The Inclusion Challenge

An Evolving Awareness 

Attitudes toward disability have been evolving steadily over the past 4 decades. They reflect a general cultural evolution to a greater sense of inclusion and pluralism – a most welcome movement away from culturally sanctioned discrimination. 

Cultures are neither uniform nor homogenous, so the process of change is uneven. Some will embrace it with enthusiasm. Others will resist with determination. The majority will adapt as need and opportunity arise. There is no absence of good will, just an absence of an imperative to act with any urgency. 

What is true of the community in general is true of organisations. This presents a challenge to activists and those whose role it is to initiate or strengthen organisational change. 

The Compliance Challenge 

Organisational change agents (DENs/ERGs and formal internal change drivers) have the advantage of working with a discrete community of employees under an obligation to conform to legal and policy requirements. But how persistent non-compliance is handled is another matter. 

Persistent non-compliance in disability inclusion arises for three main reasons: 

  1. A failure of some staff to understand that compliance with legal and policy requirements is a core aspect of their role. This obligation may be articulated in a formal Code of Conduct, but it is rarely specifically highlighted and or regularly reviewed. 
  2. An attitudinal disinclination to be compliant, or an intentional disagreement with the core message of the legislation or policy. This is usually the result of psychological traits that are acknowledged as problematic in a workforce generally, and which can be catastrophic in managers and leaders in their dealing with vulnerable employees. 
  3. The reluctance of an organisation to treat non-compliance as a serious matter. The desired cultural value of tolerating non- conformity with one’s own beliefs and values is translated into what can be interpreted as an appetite for tolerating abuse in an organisational context. 

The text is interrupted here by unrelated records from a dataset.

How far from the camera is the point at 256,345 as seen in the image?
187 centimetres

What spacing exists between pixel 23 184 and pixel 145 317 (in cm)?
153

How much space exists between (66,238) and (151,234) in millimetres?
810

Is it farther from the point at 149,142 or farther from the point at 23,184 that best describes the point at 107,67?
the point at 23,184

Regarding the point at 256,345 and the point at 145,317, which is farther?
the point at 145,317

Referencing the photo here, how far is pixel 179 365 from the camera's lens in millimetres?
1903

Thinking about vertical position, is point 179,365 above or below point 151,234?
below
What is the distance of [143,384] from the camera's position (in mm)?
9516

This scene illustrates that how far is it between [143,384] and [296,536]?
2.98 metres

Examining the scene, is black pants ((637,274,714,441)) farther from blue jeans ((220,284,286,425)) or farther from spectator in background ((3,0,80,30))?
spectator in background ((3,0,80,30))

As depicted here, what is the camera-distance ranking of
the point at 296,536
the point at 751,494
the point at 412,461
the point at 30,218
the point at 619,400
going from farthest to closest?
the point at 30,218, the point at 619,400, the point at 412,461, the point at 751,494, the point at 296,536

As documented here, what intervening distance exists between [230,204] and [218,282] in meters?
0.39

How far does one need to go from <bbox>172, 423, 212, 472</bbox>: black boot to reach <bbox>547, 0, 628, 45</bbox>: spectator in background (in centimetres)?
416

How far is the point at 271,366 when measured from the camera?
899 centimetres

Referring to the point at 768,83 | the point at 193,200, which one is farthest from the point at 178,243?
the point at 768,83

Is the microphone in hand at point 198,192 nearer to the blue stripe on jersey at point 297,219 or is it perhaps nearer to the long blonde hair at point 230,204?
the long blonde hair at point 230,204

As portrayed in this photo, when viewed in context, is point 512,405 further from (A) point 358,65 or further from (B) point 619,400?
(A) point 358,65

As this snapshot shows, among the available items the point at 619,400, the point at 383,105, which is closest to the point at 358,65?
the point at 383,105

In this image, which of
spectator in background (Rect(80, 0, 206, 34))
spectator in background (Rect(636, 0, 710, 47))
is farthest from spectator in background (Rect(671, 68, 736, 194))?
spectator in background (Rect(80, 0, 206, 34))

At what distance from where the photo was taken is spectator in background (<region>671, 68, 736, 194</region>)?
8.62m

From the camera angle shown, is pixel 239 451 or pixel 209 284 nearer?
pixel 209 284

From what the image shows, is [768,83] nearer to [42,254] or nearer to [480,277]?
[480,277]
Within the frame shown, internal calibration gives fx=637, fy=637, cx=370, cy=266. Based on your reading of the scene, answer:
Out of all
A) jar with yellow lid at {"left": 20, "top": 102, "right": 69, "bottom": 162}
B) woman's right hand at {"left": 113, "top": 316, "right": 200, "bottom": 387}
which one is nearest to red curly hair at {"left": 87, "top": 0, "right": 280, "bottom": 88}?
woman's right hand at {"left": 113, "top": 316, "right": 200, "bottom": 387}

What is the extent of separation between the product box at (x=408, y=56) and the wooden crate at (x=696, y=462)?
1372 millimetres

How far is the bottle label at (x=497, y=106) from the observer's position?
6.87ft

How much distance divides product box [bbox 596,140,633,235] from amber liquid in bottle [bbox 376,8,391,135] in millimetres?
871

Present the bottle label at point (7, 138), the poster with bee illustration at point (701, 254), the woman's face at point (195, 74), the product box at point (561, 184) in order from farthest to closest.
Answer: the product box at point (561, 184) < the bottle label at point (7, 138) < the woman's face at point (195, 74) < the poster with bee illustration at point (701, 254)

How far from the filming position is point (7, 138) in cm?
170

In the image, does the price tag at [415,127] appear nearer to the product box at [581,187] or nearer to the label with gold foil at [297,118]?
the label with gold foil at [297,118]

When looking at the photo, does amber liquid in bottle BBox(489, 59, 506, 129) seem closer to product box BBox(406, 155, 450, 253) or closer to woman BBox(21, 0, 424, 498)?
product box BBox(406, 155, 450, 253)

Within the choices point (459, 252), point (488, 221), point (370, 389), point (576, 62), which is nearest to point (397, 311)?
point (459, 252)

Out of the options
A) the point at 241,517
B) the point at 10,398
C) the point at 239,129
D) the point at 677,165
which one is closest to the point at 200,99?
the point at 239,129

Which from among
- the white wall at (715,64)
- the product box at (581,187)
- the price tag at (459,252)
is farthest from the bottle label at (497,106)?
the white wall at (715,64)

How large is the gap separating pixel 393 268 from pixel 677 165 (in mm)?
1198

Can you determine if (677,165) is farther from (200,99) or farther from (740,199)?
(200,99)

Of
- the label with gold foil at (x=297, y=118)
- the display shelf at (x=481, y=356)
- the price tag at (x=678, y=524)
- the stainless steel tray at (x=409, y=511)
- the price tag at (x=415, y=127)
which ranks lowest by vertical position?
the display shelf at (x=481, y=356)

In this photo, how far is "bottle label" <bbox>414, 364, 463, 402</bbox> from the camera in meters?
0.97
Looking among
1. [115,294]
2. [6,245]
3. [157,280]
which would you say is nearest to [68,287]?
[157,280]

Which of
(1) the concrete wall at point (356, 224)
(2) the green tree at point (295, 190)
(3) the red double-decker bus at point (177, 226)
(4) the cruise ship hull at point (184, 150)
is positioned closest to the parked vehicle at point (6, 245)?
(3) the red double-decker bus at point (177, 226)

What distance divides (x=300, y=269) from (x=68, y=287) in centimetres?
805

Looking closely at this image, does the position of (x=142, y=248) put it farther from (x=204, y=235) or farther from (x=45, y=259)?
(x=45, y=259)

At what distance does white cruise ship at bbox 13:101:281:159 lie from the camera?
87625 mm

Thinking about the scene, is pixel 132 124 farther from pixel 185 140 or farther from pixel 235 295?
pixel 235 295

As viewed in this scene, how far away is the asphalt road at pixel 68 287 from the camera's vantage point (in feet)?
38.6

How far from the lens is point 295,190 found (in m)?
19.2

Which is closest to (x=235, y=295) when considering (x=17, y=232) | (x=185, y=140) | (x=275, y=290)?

Two Sides to Accountability 

Staff with disability report problematic and persistent non-inclusive conduct by individuals described in point 2 above. It is this conduct that often leads to serious psychological harm and creates fear that inclusion is not an authentic organisational priority. 

DEN/ERG leaders see that one of their biggest challenges is encouraging an organisation to be effectively and systematically responsive to issues raised about non-inclusive and abusive managers. 

Accountability is highly valued as a trait, but it has two sides: 

  • Personal accountability – individuals are self-aware of their attitudes and actions, and acknowledge and act when they cause unintended harm. Where this is lacking, the next point is crucial: 
  • An organisation’s duty to ensure that failures in compliance with legislation and policy are promptly addressed, and persons responsible are assisted to meet and maintain compliance requirements. 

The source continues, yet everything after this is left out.